▶ [Document text]
=== Begin Enclosure ===
The Big Meal Review @ The new Century Theatre Company

January 18, 2017

This is a triumph in contemporary theatre. It strips away the vanities of staged productions; of manufactured choreography, and of banal dialogue that is trying to stretch an atom of an idea into a densely compact story. The rhythm of this exploration into the human life, in which every kind universally has been cast slings and arrows of misfortune, is so strikingly perfect, the audience has no time to actually pontificate what is happening. Only that, just like the underestimated preciousness of human life in this age, it happens so fast one wonders why it ends so soon.

 

Without any preconceived notion of what The Big Meal portends to be upon its beginning, one has the impression that this will be some sort of tale about the dramatics in an old fashion diner; perhaps the funny interactions between patrons and workers, and the tempest that brews through the quotidian yet artful combinations of human daily life. In fact, this is indeed how the play begins! Yet how the entire story is centripetally focused around the genesis of not simply love but life, because of a diner, is an enormous suggestion on the exquisite beauty of simply living. Notice now, a drama does not need to involve far away exotic characters, in faraway exotic lands, in order to create suspense. The everyday life of the common man suffices; for inside of even him, which aspires to nothing more than to subsist as peacefully as possible, there is a latent power surge that can and does burst when the timing is opportune.

 

Clearly this is a play that is devoid of the political, and gratefully so. Some may criticize this as being insensitive; yet demonstrating typical Americana with the newfound wrinkle of contemporary life, of broken families for instance, reveals universal truths in every body, transcending what makes us different by revealing what makes us common. The truths excavated in this inquisition will touch every human, regardless of their motions in this world. And that defines artistic genius.

 

So does The Big Meal glorify mediocrity? Of centering the stage on the common life? How would that be inspirational? It isn’t because it does not. It glorifies that aforementioned power found in the human condition to live. It makes transparent the sinusoidal pathways every life leads. And triumphantly makes patent that as a complementary mannerism to being human, humanity cherishes the struggle, the utter impedance to simply being. Life would not be life without the limitations and consequences of those limitations imposed; of being impotent against the canvas of the cosmos and what lurks around the corner. Do we see any of the characters despise, and resent, their tragic condition? Does the entire theatre swell in tears as it did upon viewing because of a frustration with these facts? No. They are embraced and ultimately mourned because ultimately, the truest tragedy of being alive is that it has to end.

 

Such an affirmation of life, so elegantly and minimally depicted, is also a hallmark of artistic genius.
=== End Enclosure ===
▶ [Exercise data]
=== Begin Enclosure ===
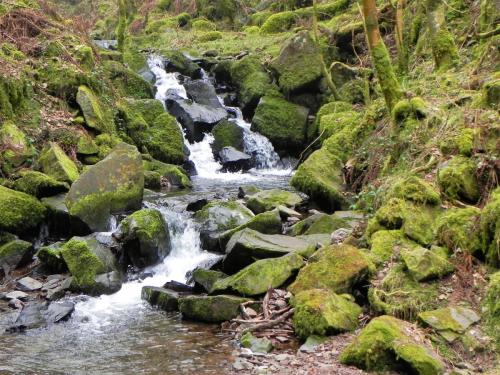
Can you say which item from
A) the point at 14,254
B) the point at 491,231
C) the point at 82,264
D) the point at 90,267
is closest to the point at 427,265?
the point at 491,231

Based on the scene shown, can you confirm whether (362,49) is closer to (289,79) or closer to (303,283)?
(289,79)

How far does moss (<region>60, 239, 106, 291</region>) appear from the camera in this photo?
8578 millimetres

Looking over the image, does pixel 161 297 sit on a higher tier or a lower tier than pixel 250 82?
lower

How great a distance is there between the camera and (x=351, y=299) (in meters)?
6.95

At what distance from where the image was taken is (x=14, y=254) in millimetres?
9297

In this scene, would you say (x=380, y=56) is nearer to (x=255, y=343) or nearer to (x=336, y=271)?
(x=336, y=271)

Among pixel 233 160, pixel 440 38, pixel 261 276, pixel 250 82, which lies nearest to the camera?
pixel 261 276

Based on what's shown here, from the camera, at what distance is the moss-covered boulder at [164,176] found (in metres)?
13.7

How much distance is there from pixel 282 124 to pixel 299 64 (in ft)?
7.57

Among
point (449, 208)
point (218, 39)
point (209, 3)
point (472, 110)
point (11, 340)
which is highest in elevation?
point (209, 3)

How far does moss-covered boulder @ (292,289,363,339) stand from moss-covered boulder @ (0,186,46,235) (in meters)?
5.55

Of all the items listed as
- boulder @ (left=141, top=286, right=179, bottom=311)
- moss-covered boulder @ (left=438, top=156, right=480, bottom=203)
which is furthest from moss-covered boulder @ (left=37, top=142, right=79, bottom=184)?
moss-covered boulder @ (left=438, top=156, right=480, bottom=203)

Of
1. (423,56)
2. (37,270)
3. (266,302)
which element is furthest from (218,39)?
(266,302)

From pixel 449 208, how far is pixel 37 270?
258 inches
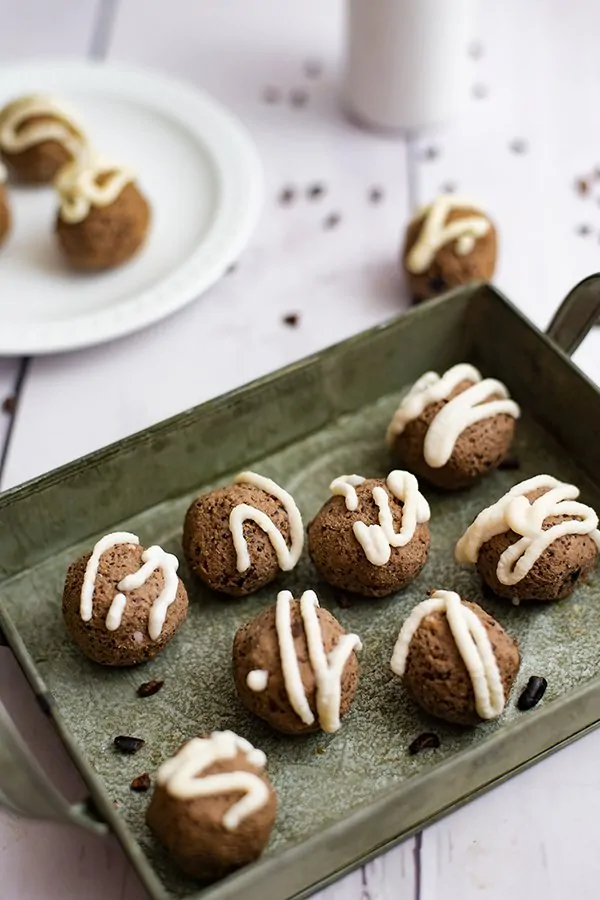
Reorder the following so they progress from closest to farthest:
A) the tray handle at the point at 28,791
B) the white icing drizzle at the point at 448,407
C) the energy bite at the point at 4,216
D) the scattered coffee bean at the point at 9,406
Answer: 1. the tray handle at the point at 28,791
2. the white icing drizzle at the point at 448,407
3. the scattered coffee bean at the point at 9,406
4. the energy bite at the point at 4,216

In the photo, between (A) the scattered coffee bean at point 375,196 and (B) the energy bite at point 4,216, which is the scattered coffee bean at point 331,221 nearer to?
(A) the scattered coffee bean at point 375,196

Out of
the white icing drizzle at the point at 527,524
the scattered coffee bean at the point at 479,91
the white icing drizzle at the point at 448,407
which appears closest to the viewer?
the white icing drizzle at the point at 527,524

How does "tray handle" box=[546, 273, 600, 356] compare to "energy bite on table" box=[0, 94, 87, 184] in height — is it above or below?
below

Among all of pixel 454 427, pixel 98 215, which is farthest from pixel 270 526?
pixel 98 215

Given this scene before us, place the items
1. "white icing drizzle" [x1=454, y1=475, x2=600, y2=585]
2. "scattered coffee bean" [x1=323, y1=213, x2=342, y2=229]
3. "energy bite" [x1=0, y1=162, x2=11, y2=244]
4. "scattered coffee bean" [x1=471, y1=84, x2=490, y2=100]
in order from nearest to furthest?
"white icing drizzle" [x1=454, y1=475, x2=600, y2=585] < "energy bite" [x1=0, y1=162, x2=11, y2=244] < "scattered coffee bean" [x1=323, y1=213, x2=342, y2=229] < "scattered coffee bean" [x1=471, y1=84, x2=490, y2=100]

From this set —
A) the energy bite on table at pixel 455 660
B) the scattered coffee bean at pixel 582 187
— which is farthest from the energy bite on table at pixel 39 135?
the energy bite on table at pixel 455 660

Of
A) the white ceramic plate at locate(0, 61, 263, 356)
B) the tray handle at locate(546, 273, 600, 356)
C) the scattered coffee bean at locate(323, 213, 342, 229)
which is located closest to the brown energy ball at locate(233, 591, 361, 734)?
the tray handle at locate(546, 273, 600, 356)

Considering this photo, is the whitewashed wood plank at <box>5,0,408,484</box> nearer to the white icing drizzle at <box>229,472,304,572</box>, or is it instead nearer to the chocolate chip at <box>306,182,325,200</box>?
the chocolate chip at <box>306,182,325,200</box>
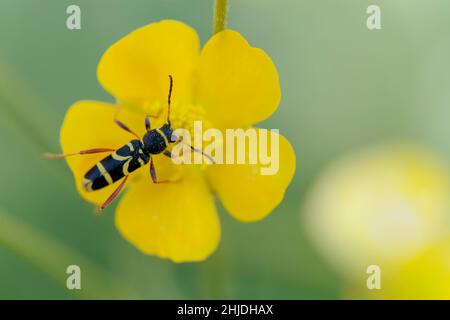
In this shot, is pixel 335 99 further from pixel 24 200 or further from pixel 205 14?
pixel 24 200

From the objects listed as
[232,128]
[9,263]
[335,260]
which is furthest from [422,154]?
[9,263]

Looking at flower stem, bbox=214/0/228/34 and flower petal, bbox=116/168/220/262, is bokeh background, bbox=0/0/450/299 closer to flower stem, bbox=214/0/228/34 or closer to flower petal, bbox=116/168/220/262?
flower petal, bbox=116/168/220/262

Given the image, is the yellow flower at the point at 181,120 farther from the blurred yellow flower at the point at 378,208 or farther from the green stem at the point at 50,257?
the blurred yellow flower at the point at 378,208

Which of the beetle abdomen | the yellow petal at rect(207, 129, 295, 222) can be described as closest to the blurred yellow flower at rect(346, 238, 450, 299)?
the yellow petal at rect(207, 129, 295, 222)

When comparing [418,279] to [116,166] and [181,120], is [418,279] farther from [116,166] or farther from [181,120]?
[116,166]

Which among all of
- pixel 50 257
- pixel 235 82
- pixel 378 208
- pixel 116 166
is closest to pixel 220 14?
pixel 235 82

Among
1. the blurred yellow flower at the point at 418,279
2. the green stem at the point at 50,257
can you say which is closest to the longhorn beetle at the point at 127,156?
the green stem at the point at 50,257

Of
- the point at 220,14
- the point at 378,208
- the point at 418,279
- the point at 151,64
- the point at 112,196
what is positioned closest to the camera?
the point at 220,14
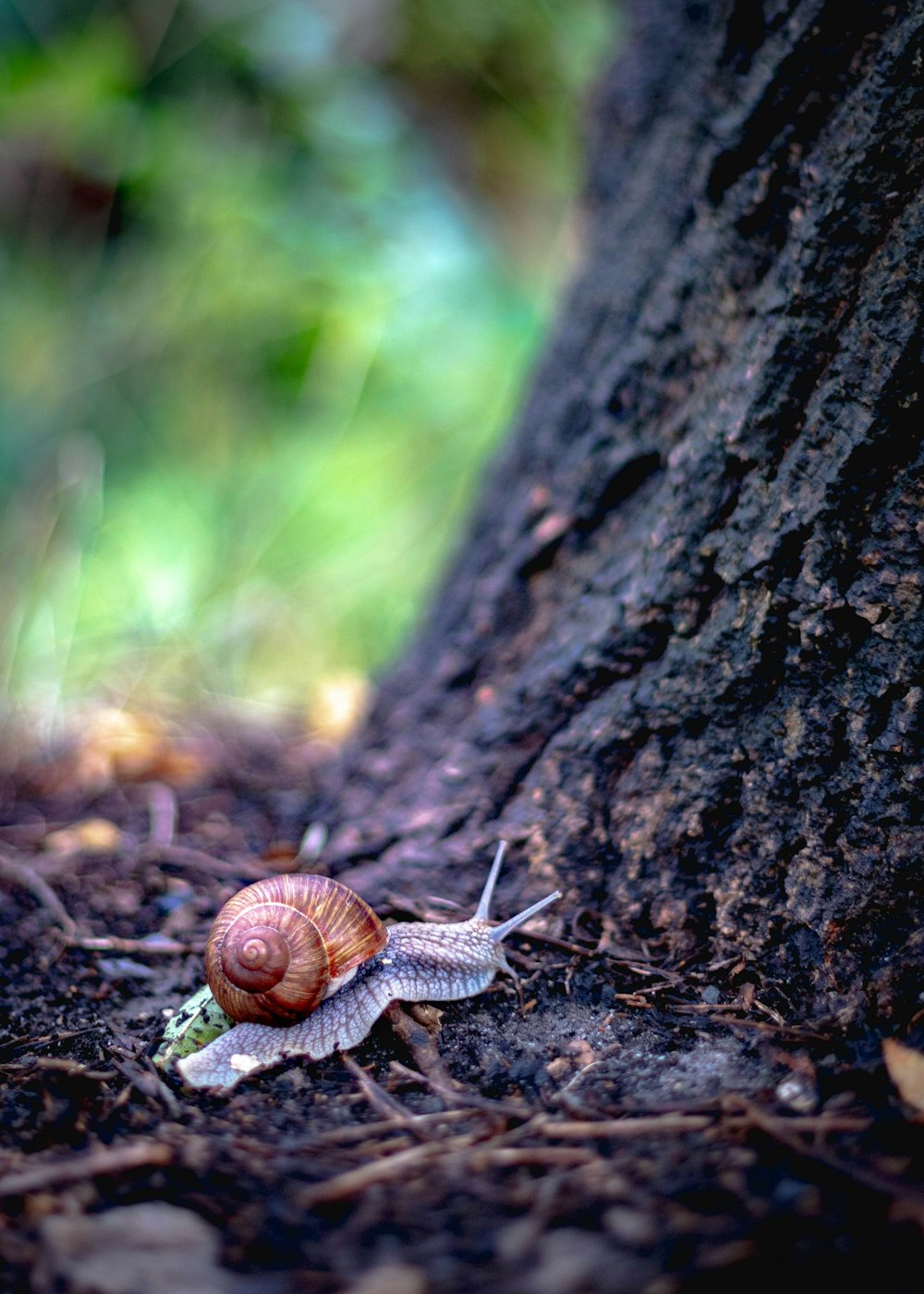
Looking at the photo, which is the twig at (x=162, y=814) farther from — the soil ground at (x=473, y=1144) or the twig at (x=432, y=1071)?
the twig at (x=432, y=1071)

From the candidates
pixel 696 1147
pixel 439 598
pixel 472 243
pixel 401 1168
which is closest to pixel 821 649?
pixel 696 1147

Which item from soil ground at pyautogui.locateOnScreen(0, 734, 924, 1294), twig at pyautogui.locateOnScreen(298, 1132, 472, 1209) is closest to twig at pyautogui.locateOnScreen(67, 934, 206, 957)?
soil ground at pyautogui.locateOnScreen(0, 734, 924, 1294)

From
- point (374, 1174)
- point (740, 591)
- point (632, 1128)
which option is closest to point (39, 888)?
point (374, 1174)

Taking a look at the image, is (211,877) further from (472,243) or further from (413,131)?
(413,131)

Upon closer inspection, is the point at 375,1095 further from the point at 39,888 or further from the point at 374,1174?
the point at 39,888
=== End Enclosure ===
▶ [List of tasks]
1: From the review of The Big Meal, copy the passage that begins at the words "January 18, 2017" and stops after "ends so soon.".
2: Answer these questions from the review of The Big Meal:
(a) What date is given for the review?
(b) In what kind of place does the review say the play begins?
(c) According to the review, what is the truest tragedy of being alive?
3: Translate this sentence from the review of The Big Meal into Spanish: "Clearly this is a play that is devoid of the political, and gratefully so."

▶ [Answers per task]
1:
January 18, 2017

This is a triumph in contemporary theatre. It strips away the vanities of staged productions; of manufactured choreography, and of banal dialogue that is trying to stretch an atom of an idea into a densely compact story. The rhythm of this exploration into the human life, in which every kind universally has been cast slings and arrows of misfortune, is so strikingly perfect, the audience has no time to actually pontificate what is happening. Only that, just like the underestimated preciousness of human life in this age, it happens so fast one wonders why it ends so soon.

2:
(a) January 18, 2017
(b) An old-fashioned diner
(c) That it has to end

3: Claramente, esta es una obra desprovista de lo político, y afortunadamente es así.